## Work request 1
In two sentences, summarize the background text on simulating input data from an ecosystem model.
## Work request 2
Pick up the background text on simulating ecosystem model input data after its final sentence and continue it.

## Document extract
*** Begin section ***

Background: Simulating input data from an ecosystem model

We use existing Atlantis ecosystem model output to generate input datasets for a variety of multispecies models, so that the performance of these models can be evaluated against known (simulated) ecosystem dynamics. Atlantis models simulate a wide range of physical and ecological processes, include a full food web, and can be run using different climate forcing, fishing, and other scenarios.

We extract simulated data using the R package atlantisom. The purpose of atlantisom is to use existing Atlantis model output to generate input datasets for a variety of models, so that the performance of these models can be evaluated against known (simulated) ecosystem dynamics. Atlantis models can be run using different climate forcing, fishing, and other scenarios. Users of atlantisom will be able to specify fishery independent and fishery dependent sampling in space and time, as well as species-specific catchability, selectivty, and other observation processes for any Atlantis scenario. Internally consistent multispecies and ecosystem datasets with known observation error characteristics will be the atlantisom outputs, for use in individual model performance testing, comparing performance of alternative models, and performance testing of model ensembles against “true” Atlantis outputs.

Species in the ms-keyrun dataset

Our initial species selection includes 11 single species groups from the Norwegian Barents Sea (NOBA) Atlantis model [1,2]. These groups are fully age structured. All but two of them are fished.

spptable <- mskeyrun::simFocalSpecies %>% 
  select(Name, SciName)

knitr::kable(spptable, col.names = c("Model name", "Latin name"))
Model name Latin name
Long_rough_dab Hippoglossoides platessoides
Green_halibut Reinhardtius hippoglossoides
Mackerel Scomber scombrus
Haddock Melongrammus aeglefinus
Saithe Pollachius virens
Redfish Sebastes mentella
Blue_whiting Micromesistius poutassou
Norwegian_ssh Clupea harengus
North_atl_cod Gadus morhua
Polar_cod Boreogadus saida
Capelin Mallotus villosus

The WGSAM skill assessment subgroup generated initial survey outputs that reflect initial group decisions. This first dataset will be near-perfect (no additional observation error or bias) and all modelers will know this. Dataset will include survey biomass and catch indices, survey and fishery length and age compositions, and diet information, and possibly other input parameters (VBGF parameters, etc).

We will use this same dataset to make inputs for Hydra and MSCAA. Hydra inputs are described at the link above and reside in the Hydra-sim repository where the estimation version is being developed.

A basic simulated dataset is available in the mskeyrun R package and we will use those outputs to generate the inputs for MSCAA below, avoiding the direct use of atlantisom output files if possible.

*** End section ***

## Given data
*** Begin section ***

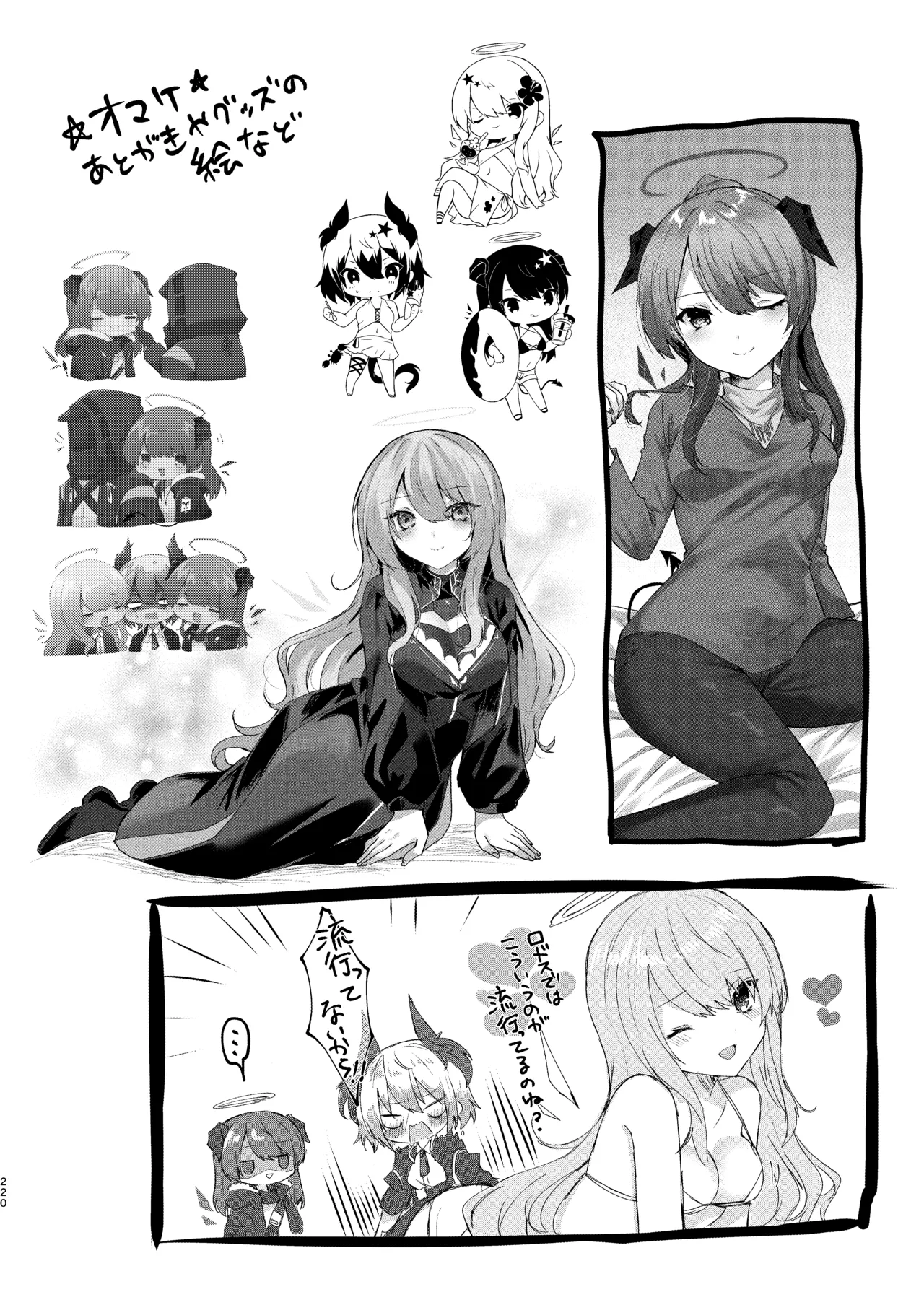 Angel Marriage Page.220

*** End section ***

## Expected output 1
Output from the Atlantis ecosystem model is extracted with the R package atlantisom to generate input datasets for multispecies models, so that those models can be tested against known simulated ecosystem dynamics. The initial selection covers 11 fully age-structured species groups from the Norwegian Barents Sea Atlantis model, and a near-perfect first dataset of survey, catch, composition, and diet data will be used to build inputs for Hydra and MSCAA.

## Expected output 2
Create input files for each multispecies model

The time series have already been dimensioned in the mskeyrun R data package, so we focus on functions to generate input files that can eventually be collected in a package.

Multispecies statistical catch at age model, MSCAA

Similar to Hydra, MSCAA requires .dat and .pin files as inputs. Kiersten’s file [9Species_Input_MspModel.R](https://github.com/thefaylab/MS-SCAA/blob/master/9Species/R.programs.Inputs/9Species_Input_MspModel.R) outlines the steps for creating these files and is used as a basis here as much as possible.

An important note for MSCAA is that the ragged arrays of age compositions require that the species order be from most to least age classes.

Therefore we first order the species for use in the rest of the functions.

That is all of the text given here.